The Role of Design Expertise in Service Design for Social Systemic Change

The study also contributes to a more nuanced understanding of the plurality of design processes happening in and outside service design in complex service systems (Vink et al., 2021), and the differences between designing that might be described as diffuse and designing that might require more design expertise (Manzini, 2015), in particular with regard to design reasoning. For example, the teachers in the MindLab case can be considered to design their own lessons, and the community members and Kudo-ers in Kudoz co-designed specific experiences for Kudo-ers. While acknowledging that these types of designing also require expertise, for example teaching expertise, they are of a different nature than the designing of the speed sharing event and Kudoz platform that enabled this diffuse design.

Recently, this role of enabling other types of designing has been discussed in design studies (Sangiorgi et al., 2017).
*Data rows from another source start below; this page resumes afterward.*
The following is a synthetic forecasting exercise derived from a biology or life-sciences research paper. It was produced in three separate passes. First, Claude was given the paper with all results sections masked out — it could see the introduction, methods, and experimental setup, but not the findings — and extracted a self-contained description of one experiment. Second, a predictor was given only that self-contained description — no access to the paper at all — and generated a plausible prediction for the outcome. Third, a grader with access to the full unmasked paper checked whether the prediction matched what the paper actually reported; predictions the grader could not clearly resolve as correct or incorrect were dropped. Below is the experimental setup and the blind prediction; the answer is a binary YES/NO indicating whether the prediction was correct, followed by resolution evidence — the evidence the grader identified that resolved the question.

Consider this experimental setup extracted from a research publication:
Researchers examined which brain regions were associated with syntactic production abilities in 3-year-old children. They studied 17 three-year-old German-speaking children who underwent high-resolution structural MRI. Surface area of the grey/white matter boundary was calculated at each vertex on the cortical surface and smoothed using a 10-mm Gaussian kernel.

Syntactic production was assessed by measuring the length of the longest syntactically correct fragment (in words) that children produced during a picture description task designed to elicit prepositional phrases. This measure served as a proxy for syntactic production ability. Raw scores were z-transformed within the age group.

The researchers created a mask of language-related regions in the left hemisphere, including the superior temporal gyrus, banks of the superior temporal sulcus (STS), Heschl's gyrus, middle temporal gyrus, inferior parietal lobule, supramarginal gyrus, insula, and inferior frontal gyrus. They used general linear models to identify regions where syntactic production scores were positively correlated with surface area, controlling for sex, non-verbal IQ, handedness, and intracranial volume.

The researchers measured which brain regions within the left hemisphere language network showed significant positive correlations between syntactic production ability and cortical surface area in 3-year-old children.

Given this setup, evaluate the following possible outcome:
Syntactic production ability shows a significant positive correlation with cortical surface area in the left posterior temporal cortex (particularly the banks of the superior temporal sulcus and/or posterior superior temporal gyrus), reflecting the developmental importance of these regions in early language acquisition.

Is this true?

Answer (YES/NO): YES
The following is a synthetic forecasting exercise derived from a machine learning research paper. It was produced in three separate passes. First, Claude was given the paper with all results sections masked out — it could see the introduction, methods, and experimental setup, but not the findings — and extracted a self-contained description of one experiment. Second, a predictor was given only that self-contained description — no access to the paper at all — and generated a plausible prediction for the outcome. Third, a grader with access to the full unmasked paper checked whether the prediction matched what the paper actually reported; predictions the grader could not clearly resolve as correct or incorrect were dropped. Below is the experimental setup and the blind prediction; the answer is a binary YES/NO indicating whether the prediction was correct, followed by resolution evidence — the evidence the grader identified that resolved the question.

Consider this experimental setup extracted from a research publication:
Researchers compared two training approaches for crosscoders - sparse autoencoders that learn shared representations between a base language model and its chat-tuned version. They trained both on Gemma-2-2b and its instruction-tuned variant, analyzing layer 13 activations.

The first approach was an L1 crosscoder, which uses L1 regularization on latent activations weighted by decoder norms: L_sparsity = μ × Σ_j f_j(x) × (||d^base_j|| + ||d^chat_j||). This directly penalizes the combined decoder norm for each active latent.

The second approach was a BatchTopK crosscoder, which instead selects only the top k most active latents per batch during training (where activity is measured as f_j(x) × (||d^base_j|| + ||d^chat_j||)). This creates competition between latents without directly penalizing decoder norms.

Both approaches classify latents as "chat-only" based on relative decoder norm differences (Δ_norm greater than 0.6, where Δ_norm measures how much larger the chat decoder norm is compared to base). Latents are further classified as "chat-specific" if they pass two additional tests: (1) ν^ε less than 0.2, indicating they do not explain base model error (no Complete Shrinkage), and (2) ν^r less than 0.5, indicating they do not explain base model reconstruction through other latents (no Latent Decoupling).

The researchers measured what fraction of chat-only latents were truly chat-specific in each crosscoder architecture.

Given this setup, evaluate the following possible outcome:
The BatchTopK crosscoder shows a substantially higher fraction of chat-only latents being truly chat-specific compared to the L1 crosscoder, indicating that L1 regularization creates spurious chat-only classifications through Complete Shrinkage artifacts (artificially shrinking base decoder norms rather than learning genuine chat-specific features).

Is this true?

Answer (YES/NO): YES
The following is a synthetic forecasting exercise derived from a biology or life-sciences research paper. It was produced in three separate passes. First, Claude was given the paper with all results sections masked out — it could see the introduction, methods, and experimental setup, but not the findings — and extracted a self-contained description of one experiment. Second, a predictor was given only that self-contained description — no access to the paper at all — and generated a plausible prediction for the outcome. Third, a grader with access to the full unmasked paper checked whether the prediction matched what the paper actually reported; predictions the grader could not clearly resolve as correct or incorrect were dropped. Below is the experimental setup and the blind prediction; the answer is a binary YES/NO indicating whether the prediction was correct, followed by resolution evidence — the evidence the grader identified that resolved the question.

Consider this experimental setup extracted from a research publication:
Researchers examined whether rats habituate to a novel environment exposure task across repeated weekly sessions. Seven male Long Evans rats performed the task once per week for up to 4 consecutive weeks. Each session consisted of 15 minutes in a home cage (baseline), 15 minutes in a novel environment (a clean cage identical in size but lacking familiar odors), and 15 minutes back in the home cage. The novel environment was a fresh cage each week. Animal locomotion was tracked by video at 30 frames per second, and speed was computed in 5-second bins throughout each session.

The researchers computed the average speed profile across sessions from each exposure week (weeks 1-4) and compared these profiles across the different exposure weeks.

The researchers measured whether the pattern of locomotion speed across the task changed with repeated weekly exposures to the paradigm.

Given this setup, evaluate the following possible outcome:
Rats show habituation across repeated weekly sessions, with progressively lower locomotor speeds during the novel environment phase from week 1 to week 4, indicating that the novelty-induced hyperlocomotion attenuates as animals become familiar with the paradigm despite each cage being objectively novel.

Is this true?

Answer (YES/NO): NO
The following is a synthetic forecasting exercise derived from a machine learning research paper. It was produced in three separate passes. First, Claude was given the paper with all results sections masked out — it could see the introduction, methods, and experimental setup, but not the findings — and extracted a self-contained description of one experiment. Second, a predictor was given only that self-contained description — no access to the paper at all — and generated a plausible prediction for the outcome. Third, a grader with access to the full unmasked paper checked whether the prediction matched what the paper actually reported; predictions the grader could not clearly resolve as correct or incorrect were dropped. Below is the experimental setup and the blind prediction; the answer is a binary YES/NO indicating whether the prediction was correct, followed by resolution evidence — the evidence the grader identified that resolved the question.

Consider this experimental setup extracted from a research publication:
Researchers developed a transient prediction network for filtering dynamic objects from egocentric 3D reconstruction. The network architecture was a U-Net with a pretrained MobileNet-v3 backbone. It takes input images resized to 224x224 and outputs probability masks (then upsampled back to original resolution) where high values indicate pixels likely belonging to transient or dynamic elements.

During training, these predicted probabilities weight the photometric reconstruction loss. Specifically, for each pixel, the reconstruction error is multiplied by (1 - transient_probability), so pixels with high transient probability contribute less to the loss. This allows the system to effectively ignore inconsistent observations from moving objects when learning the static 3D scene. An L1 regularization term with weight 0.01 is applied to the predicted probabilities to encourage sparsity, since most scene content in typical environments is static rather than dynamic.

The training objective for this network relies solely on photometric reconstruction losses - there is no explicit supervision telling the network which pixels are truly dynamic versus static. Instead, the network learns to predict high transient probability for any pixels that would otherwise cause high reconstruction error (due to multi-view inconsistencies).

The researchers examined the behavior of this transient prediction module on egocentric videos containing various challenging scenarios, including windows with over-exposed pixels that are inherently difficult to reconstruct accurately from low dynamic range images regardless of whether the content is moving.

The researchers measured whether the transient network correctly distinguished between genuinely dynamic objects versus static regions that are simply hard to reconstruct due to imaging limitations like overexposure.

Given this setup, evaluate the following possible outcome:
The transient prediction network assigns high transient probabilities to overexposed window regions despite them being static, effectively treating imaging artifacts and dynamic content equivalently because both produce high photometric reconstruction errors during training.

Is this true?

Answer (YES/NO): YES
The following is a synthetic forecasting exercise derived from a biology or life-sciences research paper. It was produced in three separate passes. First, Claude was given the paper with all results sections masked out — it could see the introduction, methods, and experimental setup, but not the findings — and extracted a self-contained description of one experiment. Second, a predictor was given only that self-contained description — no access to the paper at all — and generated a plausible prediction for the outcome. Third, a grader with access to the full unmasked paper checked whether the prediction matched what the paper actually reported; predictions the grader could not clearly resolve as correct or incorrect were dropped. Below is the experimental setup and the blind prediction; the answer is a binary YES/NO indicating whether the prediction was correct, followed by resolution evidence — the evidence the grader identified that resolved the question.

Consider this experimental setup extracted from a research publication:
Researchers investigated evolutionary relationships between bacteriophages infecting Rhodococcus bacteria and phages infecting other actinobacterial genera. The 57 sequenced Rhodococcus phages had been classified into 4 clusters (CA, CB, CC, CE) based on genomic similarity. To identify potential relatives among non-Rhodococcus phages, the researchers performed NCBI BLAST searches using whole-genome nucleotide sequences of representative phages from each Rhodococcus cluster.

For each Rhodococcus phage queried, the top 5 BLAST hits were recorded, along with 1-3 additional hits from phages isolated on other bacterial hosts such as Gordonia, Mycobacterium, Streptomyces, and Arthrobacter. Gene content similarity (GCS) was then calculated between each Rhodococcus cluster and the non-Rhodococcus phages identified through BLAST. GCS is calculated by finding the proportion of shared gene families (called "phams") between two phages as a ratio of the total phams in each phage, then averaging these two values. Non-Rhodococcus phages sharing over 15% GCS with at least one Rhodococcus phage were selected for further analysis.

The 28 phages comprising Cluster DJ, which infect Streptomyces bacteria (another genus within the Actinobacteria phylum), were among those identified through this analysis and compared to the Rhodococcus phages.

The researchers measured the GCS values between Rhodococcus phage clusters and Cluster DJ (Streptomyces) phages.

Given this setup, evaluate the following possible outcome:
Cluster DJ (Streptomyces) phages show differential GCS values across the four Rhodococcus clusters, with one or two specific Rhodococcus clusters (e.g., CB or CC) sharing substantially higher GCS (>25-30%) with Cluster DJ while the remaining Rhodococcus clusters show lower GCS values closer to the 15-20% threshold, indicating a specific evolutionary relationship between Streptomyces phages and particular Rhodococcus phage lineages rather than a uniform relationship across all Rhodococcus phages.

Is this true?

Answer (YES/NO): YES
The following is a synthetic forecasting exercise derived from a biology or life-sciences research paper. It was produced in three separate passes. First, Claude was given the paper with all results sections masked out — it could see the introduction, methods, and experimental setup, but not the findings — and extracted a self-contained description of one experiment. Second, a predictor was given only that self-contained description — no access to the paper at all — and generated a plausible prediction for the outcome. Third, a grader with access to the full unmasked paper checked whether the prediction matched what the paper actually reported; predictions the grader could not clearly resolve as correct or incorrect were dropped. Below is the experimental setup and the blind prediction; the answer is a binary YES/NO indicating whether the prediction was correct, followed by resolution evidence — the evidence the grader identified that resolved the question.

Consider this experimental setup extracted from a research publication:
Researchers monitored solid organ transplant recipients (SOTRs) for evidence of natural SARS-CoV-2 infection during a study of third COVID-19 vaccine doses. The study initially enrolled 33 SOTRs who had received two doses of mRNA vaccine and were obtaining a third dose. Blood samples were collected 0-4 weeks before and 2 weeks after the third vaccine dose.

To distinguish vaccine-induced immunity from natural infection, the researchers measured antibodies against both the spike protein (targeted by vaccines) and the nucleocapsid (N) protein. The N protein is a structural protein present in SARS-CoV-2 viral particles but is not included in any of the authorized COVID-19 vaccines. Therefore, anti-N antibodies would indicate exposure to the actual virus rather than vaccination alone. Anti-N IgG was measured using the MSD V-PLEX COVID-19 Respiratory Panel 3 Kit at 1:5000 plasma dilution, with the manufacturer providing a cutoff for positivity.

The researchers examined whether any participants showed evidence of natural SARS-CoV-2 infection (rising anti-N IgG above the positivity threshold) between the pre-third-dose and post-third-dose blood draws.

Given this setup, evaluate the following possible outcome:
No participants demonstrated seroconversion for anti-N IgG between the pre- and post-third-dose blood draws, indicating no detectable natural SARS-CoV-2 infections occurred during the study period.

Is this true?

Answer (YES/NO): NO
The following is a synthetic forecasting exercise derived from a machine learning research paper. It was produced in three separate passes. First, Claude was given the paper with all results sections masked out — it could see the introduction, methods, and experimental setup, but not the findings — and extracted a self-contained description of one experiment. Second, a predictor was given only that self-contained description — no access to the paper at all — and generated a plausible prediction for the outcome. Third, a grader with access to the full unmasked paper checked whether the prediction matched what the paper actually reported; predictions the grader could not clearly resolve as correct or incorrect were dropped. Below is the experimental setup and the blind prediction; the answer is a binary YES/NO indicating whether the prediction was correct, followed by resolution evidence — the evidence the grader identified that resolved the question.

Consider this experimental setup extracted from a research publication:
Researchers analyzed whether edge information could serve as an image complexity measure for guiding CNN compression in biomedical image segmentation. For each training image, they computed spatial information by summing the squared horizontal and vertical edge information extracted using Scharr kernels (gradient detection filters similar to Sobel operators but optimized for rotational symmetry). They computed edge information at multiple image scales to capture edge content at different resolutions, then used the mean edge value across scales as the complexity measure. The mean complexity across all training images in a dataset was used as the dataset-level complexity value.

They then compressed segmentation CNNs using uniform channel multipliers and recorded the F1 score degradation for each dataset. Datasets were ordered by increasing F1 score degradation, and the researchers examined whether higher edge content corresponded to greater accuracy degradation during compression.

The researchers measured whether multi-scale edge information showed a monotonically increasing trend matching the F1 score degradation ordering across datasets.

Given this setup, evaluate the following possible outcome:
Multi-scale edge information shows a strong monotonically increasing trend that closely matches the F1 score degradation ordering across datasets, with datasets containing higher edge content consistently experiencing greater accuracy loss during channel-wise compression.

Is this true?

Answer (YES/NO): NO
Manzini described how the role of designers is shifting to designing action platforms that make a multiplicity of activities possible (Manzini, 2011) and Björgvinsson et al. (2012) introduced the term infrastructuring to show how infrastructure—boundary objects that shape future design—is shaped over time by both professional designers and users. The examples shown in this paper might be considered as providing such platforms or infrastructures. However, it also shows that these interventions are not taken off-the-shelf but instead are intentionally designed for the situation at hand, carefully thinking through the framing and validating the underlying working principles through prototyping and using for example social theories. Insights in these expert design practices are important input for the development of service design education and the evolving field of service design practice.

Concluding Remarks

Manzini described how the complexity of our world has started to impact design (Manzini, 2011). This is also true for service designers who work in an increasingly complex service context. Dorst (2015) argued that when practices jump from one discipline to another part of society—as we attempt to do in service design for complex service contexts—they are not just adopted without substantial change, but should be adapted to the needs in the target field. Therefore, service design practitioners should adapt their practice to the context of designing for complex service contexts. While various strategies have already been proposed to deal with this complexity (Sangiorgi et al., 2017; Vink et al., 2021), it also requires that we develop a better understanding of the relational and complex systemic working principles—such as relational diversity—that enable systemic value such as collective growth, resilience, and adaptation. This includes letting go of control and letting behaviour within social relationships emerge by designing conditions and infrastructures that promote emergence. It also shifts the perspective from individual human beings to social relationships, which can be supported by drawing on social theories. Further research will be focused on expanding our understanding of relational experiences and the working principles that underpin these experiences, as well as the working principles that enable systemic value, and the design practices required to design to strengthen human relationships and to promote resilient and adaptive communities and organisations.

Acknowledgments

I am very grateful to the participating innovation practitioners and their collaborators for their contribution to the study presented in this paper. I would also like to thank Bridget Malcolm for her assistance in conducting the presented study. I thank Anna-Louisa Peeters, members of the IDE Systemic Design Lab, and the reviewers of International Journal of Design and of the ServDes2020 conference for their comments and feedback on earlier versions of the manuscript.